• [GIVEN TASK] Please turn every line of the data below into a JSON list of strings, one string per line, leaving out blank lines.

(Data on spatial positioning)

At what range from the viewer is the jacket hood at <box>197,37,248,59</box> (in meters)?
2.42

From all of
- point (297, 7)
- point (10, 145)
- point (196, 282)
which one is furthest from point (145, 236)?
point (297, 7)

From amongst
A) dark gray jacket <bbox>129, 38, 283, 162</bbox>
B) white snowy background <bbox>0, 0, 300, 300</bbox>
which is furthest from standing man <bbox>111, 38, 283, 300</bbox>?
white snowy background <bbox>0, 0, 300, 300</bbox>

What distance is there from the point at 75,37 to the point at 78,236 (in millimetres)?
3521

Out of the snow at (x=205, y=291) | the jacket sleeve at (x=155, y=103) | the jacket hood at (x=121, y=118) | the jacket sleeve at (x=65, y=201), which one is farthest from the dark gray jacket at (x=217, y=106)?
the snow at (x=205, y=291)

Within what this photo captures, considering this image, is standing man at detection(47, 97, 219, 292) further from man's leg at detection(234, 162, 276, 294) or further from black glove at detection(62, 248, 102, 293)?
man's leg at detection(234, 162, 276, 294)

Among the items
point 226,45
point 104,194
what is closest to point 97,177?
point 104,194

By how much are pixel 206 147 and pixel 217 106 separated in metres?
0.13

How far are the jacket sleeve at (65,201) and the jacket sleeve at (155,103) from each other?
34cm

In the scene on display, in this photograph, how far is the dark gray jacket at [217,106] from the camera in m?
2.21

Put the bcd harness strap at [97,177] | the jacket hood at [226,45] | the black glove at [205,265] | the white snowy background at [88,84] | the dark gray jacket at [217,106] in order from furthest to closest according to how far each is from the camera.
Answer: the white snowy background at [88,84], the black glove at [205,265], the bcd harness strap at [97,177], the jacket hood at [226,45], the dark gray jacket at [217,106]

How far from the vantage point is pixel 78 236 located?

• [EXERCISE RESULT]
[
  "At what range from the viewer is the jacket hood at <box>197,37,248,59</box> (in meters)?",
  "2.42",
  "From all of",
  "- point (297, 7)",
  "- point (10, 145)",
  "- point (196, 282)",
  "which one is furthest from point (145, 236)?",
  "point (297, 7)",
  "From amongst",
  "A) dark gray jacket <bbox>129, 38, 283, 162</bbox>",
  "B) white snowy background <bbox>0, 0, 300, 300</bbox>",
  "which is furthest from standing man <bbox>111, 38, 283, 300</bbox>?",
  "white snowy background <bbox>0, 0, 300, 300</bbox>",
  "What distance is there from the point at 75,37 to the point at 78,236 (in millimetres)?",
  "3521",
  "Out of the snow at (x=205, y=291) | the jacket sleeve at (x=155, y=103) | the jacket hood at (x=121, y=118) | the jacket sleeve at (x=65, y=201), which one is farthest from the dark gray jacket at (x=217, y=106)?",
  "the snow at (x=205, y=291)",
  "Within what this photo captures, considering this image, is standing man at detection(47, 97, 219, 292) further from man's leg at detection(234, 162, 276, 294) or further from black glove at detection(62, 248, 102, 293)?",
  "man's leg at detection(234, 162, 276, 294)",
  "Among the items",
  "point 226,45",
  "point 104,194",
  "what is closest to point 97,177?",
  "point 104,194",
  "By how much are pixel 206 147 and pixel 217 106 separated in metres?",
  "0.13",
  "How far are the jacket sleeve at (65,201) and the jacket sleeve at (155,103) from each other?",
  "34cm",
  "In the scene on display, in this photograph, how far is the dark gray jacket at [217,106] from the camera in m?",
  "2.21",
  "Put the bcd harness strap at [97,177] | the jacket hood at [226,45] | the black glove at [205,265] | the white snowy background at [88,84] | the dark gray jacket at [217,106] in order from furthest to closest according to how far each is from the camera.",
  "Answer: the white snowy background at [88,84], the black glove at [205,265], the bcd harness strap at [97,177], the jacket hood at [226,45], the dark gray jacket at [217,106]",
  "How far from the vantage point is pixel 78 236 located?"
]